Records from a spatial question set
____________
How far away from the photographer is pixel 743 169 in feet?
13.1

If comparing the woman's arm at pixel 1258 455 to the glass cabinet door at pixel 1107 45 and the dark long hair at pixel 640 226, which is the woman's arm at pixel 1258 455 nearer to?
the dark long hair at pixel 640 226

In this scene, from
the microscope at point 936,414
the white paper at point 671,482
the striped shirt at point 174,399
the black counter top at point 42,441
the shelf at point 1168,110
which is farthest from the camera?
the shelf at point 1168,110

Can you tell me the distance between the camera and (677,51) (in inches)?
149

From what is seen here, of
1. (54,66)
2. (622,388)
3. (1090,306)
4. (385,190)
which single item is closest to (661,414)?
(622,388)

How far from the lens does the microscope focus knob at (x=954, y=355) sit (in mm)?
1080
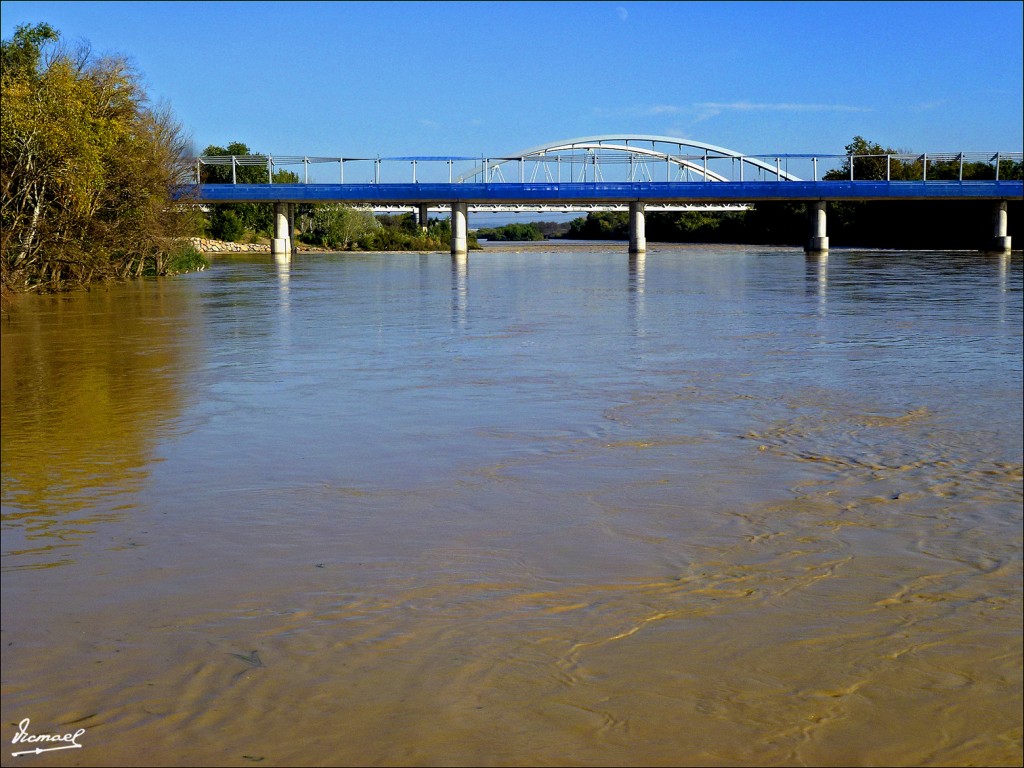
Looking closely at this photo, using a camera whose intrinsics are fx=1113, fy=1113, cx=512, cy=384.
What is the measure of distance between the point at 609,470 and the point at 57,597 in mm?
4259

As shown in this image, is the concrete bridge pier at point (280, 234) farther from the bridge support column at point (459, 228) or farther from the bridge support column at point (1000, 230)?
the bridge support column at point (1000, 230)

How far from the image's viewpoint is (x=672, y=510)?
7.28m

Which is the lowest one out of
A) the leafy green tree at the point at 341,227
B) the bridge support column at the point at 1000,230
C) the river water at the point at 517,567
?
the river water at the point at 517,567

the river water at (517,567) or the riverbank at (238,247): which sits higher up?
the riverbank at (238,247)

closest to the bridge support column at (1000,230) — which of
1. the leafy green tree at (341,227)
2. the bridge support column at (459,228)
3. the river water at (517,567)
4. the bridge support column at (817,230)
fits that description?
the bridge support column at (817,230)

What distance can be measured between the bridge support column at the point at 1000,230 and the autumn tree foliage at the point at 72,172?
54829mm

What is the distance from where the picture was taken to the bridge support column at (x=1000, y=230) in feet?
242

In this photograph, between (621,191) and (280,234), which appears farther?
(280,234)

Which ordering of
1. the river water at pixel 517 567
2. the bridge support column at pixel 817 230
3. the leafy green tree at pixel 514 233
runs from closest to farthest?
1. the river water at pixel 517 567
2. the bridge support column at pixel 817 230
3. the leafy green tree at pixel 514 233

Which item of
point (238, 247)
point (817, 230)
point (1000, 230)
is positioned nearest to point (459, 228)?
point (817, 230)

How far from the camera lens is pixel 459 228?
78.9m

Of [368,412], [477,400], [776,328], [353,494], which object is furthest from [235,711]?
[776,328]

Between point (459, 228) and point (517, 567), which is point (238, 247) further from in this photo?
point (517, 567)

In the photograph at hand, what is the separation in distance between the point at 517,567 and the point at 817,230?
73543mm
____________
Written problem
Transcribe the complete set of entries verbatim. No pictures belong in the copy.

Result of this task
How far away from the photographer is pixel 743 169 in feet?
13.1

If comparing the woman's arm at pixel 1258 455 to the glass cabinet door at pixel 1107 45 and the dark long hair at pixel 640 226, which is the woman's arm at pixel 1258 455 nearer to?
the dark long hair at pixel 640 226

In this scene, from
the microscope at point 936,414
the white paper at point 671,482
the striped shirt at point 174,399
the black counter top at point 42,441
the shelf at point 1168,110
which is farthest from the camera?
the shelf at point 1168,110

Can you tell me the distance between the camera and (677,51) (in inches)?
149

From what is seen here, of
1. (54,66)
2. (622,388)
3. (1090,306)
4. (385,190)
which single item is closest to (661,414)?
(622,388)

How far from the lens does the microscope focus knob at (x=954, y=355) sit (in mm)?
1080
Looking closely at this photo, using a camera whose intrinsics are fx=1113, fy=1113, cx=512, cy=384.
What is the measure of distance between the point at 609,470 and the point at 57,597 in mm?
4259

As shown in this image, is the concrete bridge pier at point (280, 234) farther from the bridge support column at point (459, 228) or farther from the bridge support column at point (1000, 230)?
the bridge support column at point (1000, 230)

How far from the image's viewpoint is (x=672, y=510)?
7.28m

Which is the lowest one out of
A) the leafy green tree at the point at 341,227
B) the bridge support column at the point at 1000,230
C) the river water at the point at 517,567
?
the river water at the point at 517,567

the river water at (517,567) or the riverbank at (238,247): which sits higher up?
the riverbank at (238,247)

closest to the bridge support column at (1000,230) — which of
1. the leafy green tree at (341,227)
2. the bridge support column at (459,228)
3. the river water at (517,567)
4. the bridge support column at (817,230)
fits that description?
the bridge support column at (817,230)

What distance can be measured between the bridge support column at the point at 1000,230 and the autumn tree foliage at the point at 72,172?
54829mm

What is the distance from where the picture was taken to the bridge support column at (x=1000, y=230) in feet?
242

In this photograph, between (621,191) and (280,234), which appears farther?
(280,234)

Which ordering of
1. the river water at pixel 517 567
2. the bridge support column at pixel 817 230
3. the leafy green tree at pixel 514 233
runs from closest to farthest?
1. the river water at pixel 517 567
2. the bridge support column at pixel 817 230
3. the leafy green tree at pixel 514 233

Which item of
point (238, 247)
point (817, 230)
point (1000, 230)
is positioned nearest to point (459, 228)?
point (817, 230)

How far from the camera lens is pixel 459 228?
78.9m

Of [368,412], [477,400], [776,328], [353,494], which object is furthest from [235,711]?
[776,328]

Between point (459, 228) and point (517, 567), which is point (238, 247) further from in this photo?
point (517, 567)

In the photograph at hand, what is the separation in distance between the point at 517,567 and the point at 817,230?
73543mm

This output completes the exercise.